#### Listed entries ####

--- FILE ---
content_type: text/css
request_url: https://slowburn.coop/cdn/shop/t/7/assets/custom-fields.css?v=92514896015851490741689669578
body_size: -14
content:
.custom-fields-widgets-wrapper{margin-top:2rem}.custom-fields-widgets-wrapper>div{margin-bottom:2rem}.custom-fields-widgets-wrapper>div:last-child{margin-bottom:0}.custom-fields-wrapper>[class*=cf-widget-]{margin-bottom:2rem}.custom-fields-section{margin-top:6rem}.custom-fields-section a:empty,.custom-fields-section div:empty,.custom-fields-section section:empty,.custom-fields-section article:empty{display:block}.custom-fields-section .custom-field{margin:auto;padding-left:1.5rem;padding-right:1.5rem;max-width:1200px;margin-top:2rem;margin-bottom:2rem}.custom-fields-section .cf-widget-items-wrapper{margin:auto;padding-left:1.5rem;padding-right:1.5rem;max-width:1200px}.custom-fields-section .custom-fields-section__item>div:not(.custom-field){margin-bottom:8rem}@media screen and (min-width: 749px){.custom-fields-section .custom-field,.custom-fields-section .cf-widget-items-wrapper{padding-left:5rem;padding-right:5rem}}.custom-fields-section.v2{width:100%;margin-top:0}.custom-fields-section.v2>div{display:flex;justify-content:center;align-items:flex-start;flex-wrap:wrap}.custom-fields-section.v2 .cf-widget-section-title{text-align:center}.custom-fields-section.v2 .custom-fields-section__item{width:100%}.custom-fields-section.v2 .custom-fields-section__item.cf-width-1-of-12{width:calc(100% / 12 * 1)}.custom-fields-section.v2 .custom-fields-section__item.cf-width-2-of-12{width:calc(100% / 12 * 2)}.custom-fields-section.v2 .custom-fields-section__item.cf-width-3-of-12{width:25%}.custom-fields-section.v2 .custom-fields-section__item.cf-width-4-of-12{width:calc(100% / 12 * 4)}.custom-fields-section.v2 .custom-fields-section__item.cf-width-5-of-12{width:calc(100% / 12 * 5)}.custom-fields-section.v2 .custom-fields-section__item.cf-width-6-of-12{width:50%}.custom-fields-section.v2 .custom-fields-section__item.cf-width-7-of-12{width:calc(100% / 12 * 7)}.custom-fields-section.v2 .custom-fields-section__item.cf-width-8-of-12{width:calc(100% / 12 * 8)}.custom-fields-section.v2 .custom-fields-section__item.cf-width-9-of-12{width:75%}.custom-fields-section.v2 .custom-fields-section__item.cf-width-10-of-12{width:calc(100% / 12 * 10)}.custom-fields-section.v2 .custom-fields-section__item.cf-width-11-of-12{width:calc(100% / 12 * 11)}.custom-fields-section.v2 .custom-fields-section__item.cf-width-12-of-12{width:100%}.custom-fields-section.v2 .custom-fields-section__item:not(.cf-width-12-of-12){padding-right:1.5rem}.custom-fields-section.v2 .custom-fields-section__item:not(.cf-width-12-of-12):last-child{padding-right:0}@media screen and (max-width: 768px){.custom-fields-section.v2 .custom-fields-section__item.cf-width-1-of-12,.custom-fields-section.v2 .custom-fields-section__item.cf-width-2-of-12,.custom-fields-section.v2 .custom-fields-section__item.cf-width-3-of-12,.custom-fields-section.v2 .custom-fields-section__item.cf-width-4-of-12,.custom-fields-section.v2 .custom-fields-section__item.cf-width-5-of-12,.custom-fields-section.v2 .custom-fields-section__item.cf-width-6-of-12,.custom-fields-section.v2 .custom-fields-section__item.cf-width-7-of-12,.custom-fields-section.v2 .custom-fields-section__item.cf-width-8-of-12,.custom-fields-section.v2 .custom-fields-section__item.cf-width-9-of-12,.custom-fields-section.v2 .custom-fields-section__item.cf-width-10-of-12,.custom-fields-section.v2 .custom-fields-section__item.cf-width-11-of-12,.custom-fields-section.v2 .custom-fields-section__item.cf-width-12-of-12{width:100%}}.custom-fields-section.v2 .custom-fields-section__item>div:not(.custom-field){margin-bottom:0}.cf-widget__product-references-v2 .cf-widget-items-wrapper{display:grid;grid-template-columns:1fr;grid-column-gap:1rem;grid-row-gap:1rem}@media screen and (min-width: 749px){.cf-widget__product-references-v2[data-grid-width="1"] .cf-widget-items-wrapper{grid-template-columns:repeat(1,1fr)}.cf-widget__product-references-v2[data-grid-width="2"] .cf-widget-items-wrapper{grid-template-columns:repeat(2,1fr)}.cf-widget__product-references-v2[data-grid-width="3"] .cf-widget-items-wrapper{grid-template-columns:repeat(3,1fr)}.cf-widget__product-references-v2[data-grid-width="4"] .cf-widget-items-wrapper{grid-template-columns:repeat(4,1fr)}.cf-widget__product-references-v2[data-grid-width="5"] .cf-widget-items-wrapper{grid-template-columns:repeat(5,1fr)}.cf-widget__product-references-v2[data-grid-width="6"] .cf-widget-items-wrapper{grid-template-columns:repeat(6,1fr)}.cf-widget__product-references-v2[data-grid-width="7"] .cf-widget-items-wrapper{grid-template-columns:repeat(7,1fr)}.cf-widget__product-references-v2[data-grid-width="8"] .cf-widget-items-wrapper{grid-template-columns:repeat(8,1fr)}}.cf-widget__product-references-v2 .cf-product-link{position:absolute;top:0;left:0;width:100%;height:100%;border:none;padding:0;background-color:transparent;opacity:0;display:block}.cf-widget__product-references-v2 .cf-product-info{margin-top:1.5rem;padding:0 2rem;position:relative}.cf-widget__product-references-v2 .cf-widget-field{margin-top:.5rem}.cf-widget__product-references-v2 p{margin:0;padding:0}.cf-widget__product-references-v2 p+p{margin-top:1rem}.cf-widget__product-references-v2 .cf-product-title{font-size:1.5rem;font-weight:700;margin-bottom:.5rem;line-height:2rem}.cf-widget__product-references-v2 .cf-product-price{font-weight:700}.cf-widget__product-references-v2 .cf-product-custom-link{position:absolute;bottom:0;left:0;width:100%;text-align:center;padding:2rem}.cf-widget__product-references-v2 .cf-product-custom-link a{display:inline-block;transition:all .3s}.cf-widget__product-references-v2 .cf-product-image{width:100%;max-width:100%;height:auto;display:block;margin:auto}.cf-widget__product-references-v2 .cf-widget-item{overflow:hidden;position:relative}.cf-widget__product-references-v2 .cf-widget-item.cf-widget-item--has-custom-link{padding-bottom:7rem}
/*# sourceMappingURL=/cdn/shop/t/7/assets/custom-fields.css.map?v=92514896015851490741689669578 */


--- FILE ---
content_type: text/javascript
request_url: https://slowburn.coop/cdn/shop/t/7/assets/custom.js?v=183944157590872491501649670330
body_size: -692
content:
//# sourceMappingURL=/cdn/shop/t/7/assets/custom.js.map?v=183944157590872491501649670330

####

Would you retype the whole listing, exactly as it reads?

- _Answer section_:
--- FILE ---
content_type: text/css
request_url: https://slowburn.coop/cdn/shop/t/7/assets/custom-fields.css?v=92514896015851490741689669578
body_size: -14
content:
.custom-fields-widgets-wrapper{margin-top:2rem}.custom-fields-widgets-wrapper>div{margin-bottom:2rem}.custom-fields-widgets-wrapper>div:last-child{margin-bottom:0}.custom-fields-wrapper>[class*=cf-widget-]{margin-bottom:2rem}.custom-fields-section{margin-top:6rem}.custom-fields-section a:empty,.custom-fields-section div:empty,.custom-fields-section section:empty,.custom-fields-section article:empty{display:block}.custom-fields-section .custom-field{margin:auto;padding-left:1.5rem;padding-right:1.5rem;max-width:1200px;margin-top:2rem;margin-bottom:2rem}.custom-fields-section .cf-widget-items-wrapper{margin:auto;padding-left:1.5rem;padding-right:1.5rem;max-width:1200px}.custom-fields-section .custom-fields-section__item>div:not(.custom-field){margin-bottom:8rem}@media screen and (min-width: 749px){.custom-fields-section .custom-field,.custom-fields-section .cf-widget-items-wrapper{padding-left:5rem;padding-right:5rem}}.custom-fields-section.v2{width:100%;margin-top:0}.custom-fields-section.v2>div{display:flex;justify-content:center;align-items:flex-start;flex-wrap:wrap}.custom-fields-section.v2 .cf-widget-section-title{text-align:center}.custom-fields-section.v2 .custom-fields-section__item{width:100%}.custom-fields-section.v2 .custom-fields-section__item.cf-width-1-of-12{width:calc(100% / 12 * 1)}.custom-fields-section.v2 .custom-fields-section__item.cf-width-2-of-12{width:calc(100% / 12 * 2)}.custom-fields-section.v2 .custom-fields-section__item.cf-width-3-of-12{width:25%}.custom-fields-section.v2 .custom-fields-section__item.cf-width-4-of-12{width:calc(100% / 12 * 4)}.custom-fields-section.v2 .custom-fields-section__item.cf-width-5-of-12{width:calc(100% / 12 * 5)}.custom-fields-section.v2 .custom-fields-section__item.cf-width-6-of-12{width:50%}.custom-fields-section.v2 .custom-fields-section__item.cf-width-7-of-12{width:calc(100% / 12 * 7)}.custom-fields-section.v2 .custom-fields-section__item.cf-width-8-of-12{width:calc(100% / 12 * 8)}.custom-fields-section.v2 .custom-fields-section__item.cf-width-9-of-12{width:75%}.custom-fields-section.v2 .custom-fields-section__item.cf-width-10-of-12{width:calc(100% / 12 * 10)}.custom-fields-section.v2 .custom-fields-section__item.cf-width-11-of-12{width:calc(100% / 12 * 11)}.custom-fields-section.v2 .custom-fields-section__item.cf-width-12-of-12{width:100%}.custom-fields-section.v2 .custom-fields-section__item:not(.cf-width-12-of-12){padding-right:1.5rem}.custom-fields-section.v2 .custom-fields-section__item:not(.cf-width-12-of-12):last-child{padding-right:0}@media screen and (max-width: 768px){.custom-fields-section.v2 .custom-fields-section__item.cf-width-1-of-12,.custom-fields-section.v2 .custom-fields-section__item.cf-width-2-of-12,.custom-fields-section.v2 .custom-fields-section__item.cf-width-3-of-12,.custom-fields-section.v2 .custom-fields-section__item.cf-width-4-of-12,.custom-fields-section.v2 .custom-fields-section__item.cf-width-5-of-12,.custom-fields-section.v2 .custom-fields-section__item.cf-width-6-of-12,.custom-fields-section.v2 .custom-fields-section__item.cf-width-7-of-12,.custom-fields-section.v2 .custom-fields-section__item.cf-width-8-of-12,.custom-fields-section.v2 .custom-fields-section__item.cf-width-9-of-12,.custom-fields-section.v2 .custom-fields-section__item.cf-width-10-of-12,.custom-fields-section.v2 .custom-fields-section__item.cf-width-11-of-12,.custom-fields-section.v2 .custom-fields-section__item.cf-width-12-of-12{width:100%}}.custom-fields-section.v2 .custom-fields-section__item>div:not(.custom-field){margin-bottom:0}.cf-widget__product-references-v2 .cf-widget-items-wrapper{display:grid;grid-template-columns:1fr;grid-column-gap:1rem;grid-row-gap:1rem}@media screen and (min-width: 749px){.cf-widget__product-references-v2[data-grid-width="1"] .cf-widget-items-wrapper{grid-template-columns:repeat(1,1fr)}.cf-widget__product-references-v2[data-grid-width="2"] .cf-widget-items-wrapper{grid-template-columns:repeat(2,1fr)}.cf-widget__product-references-v2[data-grid-width="3"] .cf-widget-items-wrapper{grid-template-columns:repeat(3,1fr)}.cf-widget__product-references-v2[data-grid-width="4"] .cf-widget-items-wrapper{grid-template-columns:repeat(4,1fr)}.cf-widget__product-references-v2[data-grid-width="5"] .cf-widget-items-wrapper{grid-template-columns:repeat(5,1fr)}.cf-widget__product-references-v2[data-grid-width="6"] .cf-widget-items-wrapper{grid-template-columns:repeat(6,1fr)}.cf-widget__product-references-v2[data-grid-width="7"] .cf-widget-items-wrapper{grid-template-columns:repeat(7,1fr)}.cf-widget__product-references-v2[data-grid-width="8"] .cf-widget-items-wrapper{grid-template-columns:repeat(8,1fr)}}.cf-widget__product-references-v2 .cf-product-link{position:absolute;top:0;left:0;width:100%;height:100%;border:none;padding:0;background-color:transparent;opacity:0;display:block}.cf-widget__product-references-v2 .cf-product-info{margin-top:1.5rem;padding:0 2rem;position:relative}.cf-widget__product-references-v2 .cf-widget-field{margin-top:.5rem}.cf-widget__product-references-v2 p{margin:0;padding:0}.cf-widget__product-references-v2 p+p{margin-top:1rem}.cf-widget__product-references-v2 .cf-product-title{font-size:1.5rem;font-weight:700;margin-bottom:.5rem;line-height:2rem}.cf-widget__product-references-v2 .cf-product-price{font-weight:700}.cf-widget__product-references-v2 .cf-product-custom-link{position:absolute;bottom:0;left:0;width:100%;text-align:center;padding:2rem}.cf-widget__product-references-v2 .cf-product-custom-link a{display:inline-block;transition:all .3s}.cf-widget__product-references-v2 .cf-product-image{width:100%;max-width:100%;height:auto;display:block;margin:auto}.cf-widget__product-references-v2 .cf-widget-item{overflow:hidden;position:relative}.cf-widget__product-references-v2 .cf-widget-item.cf-widget-item--has-custom-link{padding-bottom:7rem}
/*# sourceMappingURL=/cdn/shop/t/7/assets/custom-fields.css.map?v=92514896015851490741689669578 */


--- FILE ---
content_type: text/javascript
request_url: https://slowburn.coop/cdn/shop/t/7/assets/custom.js?v=183944157590872491501649670330
body_size: -692
content:
//# sourceMappingURL=/cdn/shop/t/7/assets/custom.js.map?v=183944157590872491501649670330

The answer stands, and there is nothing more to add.